I wonder, though, if games were more aware of the CCX distinction, and kept some interdependent threads on the same CCX... would that make a difference?

Has anyone tested a 4+0 situation against a 2+2 situation to see which is better? That could tell us how much the data fabric latency affects gaming performance, and whether or not it would be worthwhile for devs to give a sh*t about this when coding.

Computerbase.de, hardware.fr and other tested it. A pair of titles like BF1 got noticeable gains (double digit percent) when running on 4+0 RyZen compared to 2+2 RyZen. Average gains over all games was 3% or less.
 
Something I did not see mentioned is that the L3 cache speed follows and is the same for the fastest running core in the ccx.

Higher core frequencies faster the L3 will be. If you are testing for L3 latency but the thread is running on a slower core it will show a higher latency then what the L3 can do due to the mismatch in clock speeds.

Aida64 Beta now supposedly does accurate latency tests for Ryzen. So when I have time I can test different clock speeds ram speeds etc.
 
Computerbase.de, hardware.fr and other tested it. A pair of titles like BF1 got noticeable gains (double digit percent) when running on 4+0 RyZen compared to 2+2 RyZen. Average gains over all games was 3% or less.

Still encouraging. There are/were a few issues with Ryzen gaming performance. The power profile in Windows 10 (fix coming in April - temp fix being set to High Performance mode). Then there was this issue, with cross-CCX communication and the latency involved in it. Then there were SMT penalties which may or may not be related in every circumstance. And there are probably more. It's fair to say there's extra performance still left on the table.

Like you, I don't reasonably expect solving all the issues and optimization requirements will result in Ryzen beating out a 7700k. Not going to happen. Single threaded performance on Kaby Lake is king, and there is no magic pill for Ryzen there. But in the first set of benchmarks that came out, we were looking at a 20%+ deficiency, which is a bit bitter. Cut that deficiency average in half, and Ryzen looks a lot better -- especially since the 6 core parts are benching at damn near the same speed as the 8 core parts. Budget mixed-use folks will love the 6 core/12 thread Ryzens next to the 7600k 4c/4t. Gaming performance spread will be more narrow with those two than 1800X vs 7700k, and content creation spread will be wider.

Ryzen may thus wind up being a better mid-range buy than a high-end buy (which would be limited to users more like myself).
 
His point is still relevent as that no matter what you buy from a higher frequency RAM perspective it will not change the underlying issue, and he is right as clearly seen by those gaming results from Eurogamer.
Games are the best ones to look at as they are the scenario that has the greatest issue with thread and data dependencies across both CCX.
Actual latency is more than just the clock cycle with say CAS behaviour, it also has separate absolute ns timings and delay whether that be due to physical properties or retrieval-protocol-communication/transmission properties or a combination of both.
And we still do not know that much about the Data Fabric that is at the heart of this; such as is the on-chip switch 38GB/s (say if using 2400MHz) per connection or aggregate and shared between CCXs/IO Hub/system memory, priorities/reservations,etc.

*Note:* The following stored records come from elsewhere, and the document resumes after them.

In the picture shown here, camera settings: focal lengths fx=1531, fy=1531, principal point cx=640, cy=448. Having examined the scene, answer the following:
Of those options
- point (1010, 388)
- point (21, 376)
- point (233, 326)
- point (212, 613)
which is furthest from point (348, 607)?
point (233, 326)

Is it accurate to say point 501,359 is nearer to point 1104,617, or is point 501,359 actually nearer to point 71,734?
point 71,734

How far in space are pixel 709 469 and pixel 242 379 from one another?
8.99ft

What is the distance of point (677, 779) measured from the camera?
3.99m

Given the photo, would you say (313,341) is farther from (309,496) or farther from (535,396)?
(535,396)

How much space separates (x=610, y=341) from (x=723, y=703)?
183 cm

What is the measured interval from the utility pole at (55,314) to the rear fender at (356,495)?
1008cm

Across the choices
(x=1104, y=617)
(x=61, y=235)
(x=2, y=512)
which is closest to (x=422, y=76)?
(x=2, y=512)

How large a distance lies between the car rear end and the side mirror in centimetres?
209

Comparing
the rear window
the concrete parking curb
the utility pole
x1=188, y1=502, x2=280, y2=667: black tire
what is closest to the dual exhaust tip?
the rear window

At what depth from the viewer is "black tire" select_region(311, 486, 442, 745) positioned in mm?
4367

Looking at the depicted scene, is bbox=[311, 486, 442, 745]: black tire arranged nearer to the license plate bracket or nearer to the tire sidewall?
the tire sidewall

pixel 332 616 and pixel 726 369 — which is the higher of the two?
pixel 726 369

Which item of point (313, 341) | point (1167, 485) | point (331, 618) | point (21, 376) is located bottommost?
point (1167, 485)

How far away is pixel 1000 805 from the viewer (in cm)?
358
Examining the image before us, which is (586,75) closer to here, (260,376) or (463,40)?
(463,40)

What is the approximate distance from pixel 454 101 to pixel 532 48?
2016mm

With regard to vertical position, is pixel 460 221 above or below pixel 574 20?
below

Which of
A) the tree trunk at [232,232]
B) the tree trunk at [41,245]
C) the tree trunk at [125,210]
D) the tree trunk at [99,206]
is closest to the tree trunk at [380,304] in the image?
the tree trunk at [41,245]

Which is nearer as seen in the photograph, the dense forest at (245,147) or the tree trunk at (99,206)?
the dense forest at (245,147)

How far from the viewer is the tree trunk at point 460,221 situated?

Some are assuming it is shared and that is the total sum, but then Naples has just over 120GB/s between the two sockets and they would also be connected to the Infinity Fabric, so there is a lot we do not understand about the Infinity-Data Fabric apart from as a 'box' in a slide between the core-cache and system memory-IO hub.
Cheers
Increase ram speed and the data fabric will be able to transfer faster. Since most benchmarks were done with DDR 4 running at 2933, going to DDR 3200 will probably not see that much gain.

For 100mhz base clock, DDR 4 3200 is the maxed speed. Upping the base clocks ram speeds of over 3600 have been achieved. But then you are compromising pcie devices with out of spec frequencies.

Biggest gains will be for optimized code keeping thread communication as much as possible within a CCX.